## begin PROVIDED PASSAGE

# Need cheapest PC build to run Crysis 3 on max 30fps



## gizmo j (Nov 14, 2013)

I don't want anything that is unnecessary such as expensive cases and stuff like that, I want to play Crysis 3 at max 1080p with a *minimum* of 30fps for as cheap as possible.

I want windows7 and only need 500GB of HDD.

Thanks


----------



## Tyree (May 10, 2009)

Look over our suggested build list. All use top quality known compatible components: http://www.techsupportforum.com/forums/f255/tsf-hardware-teams-recommended-builds-2013-a-668661.html

Requirements for Crysis 3: Crysis 3 System Requirements and Crysis 3 requirements for PC Games


----------



## toothman (Jul 13, 2008)

The Crysis series have always been created with an insanely high graphical ceiling. Crysis 3 still looks amazing on just High settings, but can be achieved with relatively mid-ranged hardware. Don't worry about "maxing out" unless you want to spend an unreasonable amount.

An HD 7950 or R9 280X are both great options for High settings. An i5 like the 4670k is the smartest choice for CPU.


----------



## Tyree (May 10, 2009)

Tyree said:


> Look over our suggested build list. All use top quality known compatible components: http://www.techsupportforum.com/forums/f255/tsf-hardware-teams-recommended-builds-2013-a-668661.html


----------



## emosun (Oct 4, 2006)

Technically the CHEAPEST option would be to upgrade a prebuilt.

If you can find a newish prebuilt locally for cheap or sometimes even free and swap out the worst parts (psu , gpu , sometimes hdd) that's the lowest cost option....

definitely not going to win any reliability awards with it however.

## end PROVIDED PASSAGE

THE PROBLEM: Reproduce the part of the Crysis 3 build thread above word for word, starting with "Requirements for Crysis" and going on through "choice for CPU.".

## begin AVAILABLE DATA

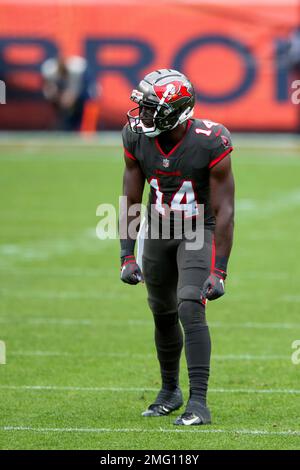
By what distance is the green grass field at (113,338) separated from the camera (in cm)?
637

## end AVAILABLE DATA

ANSWER TO THE PROBLEM:
Requirements for Crysis 3: Crysis 3 System Requirements and Crysis 3 requirements for PC Games


----------



## toothman (Jul 13, 2008)

The Crysis series have always been created with an insanely high graphical ceiling. Crysis 3 still looks amazing on just High settings, but can be achieved with relatively mid-ranged hardware. Don't worry about "maxing out" unless you want to spend an unreasonable amount.

An HD 7950 or R9 280X are both great options for High settings. An i5 like the 4670k is the smartest choice for CPU.